Records for the exercise:
###

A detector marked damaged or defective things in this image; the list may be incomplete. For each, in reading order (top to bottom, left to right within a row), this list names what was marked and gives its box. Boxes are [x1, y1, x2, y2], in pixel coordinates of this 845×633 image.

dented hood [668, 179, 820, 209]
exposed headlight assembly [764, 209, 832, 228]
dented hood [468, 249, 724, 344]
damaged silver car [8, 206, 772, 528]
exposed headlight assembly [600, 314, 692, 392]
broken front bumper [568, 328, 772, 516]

###

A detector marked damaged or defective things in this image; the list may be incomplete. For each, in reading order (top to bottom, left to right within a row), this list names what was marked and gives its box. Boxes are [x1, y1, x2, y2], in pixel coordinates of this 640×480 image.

###

Rewrite the stretch of the listing from the line containing "this 845×633 image." through the line containing "broken front bumper [568, 328, 772, 516]", replacing "incomplete" with "partial" and leaving everything else unchanged.

Exercise solution:
A detector marked damaged or defective things in this image; the list may be partial. For each, in reading order (top to bottom, left to right within a row), this list names what was marked and gives its box. Boxes are [x1, y1, x2, y2], in pixel coordinates of this 845×633 image.

dented hood [668, 179, 820, 209]
exposed headlight assembly [764, 209, 832, 228]
dented hood [468, 249, 724, 344]
damaged silver car [8, 206, 772, 528]
exposed headlight assembly [600, 314, 692, 392]
broken front bumper [568, 328, 772, 516]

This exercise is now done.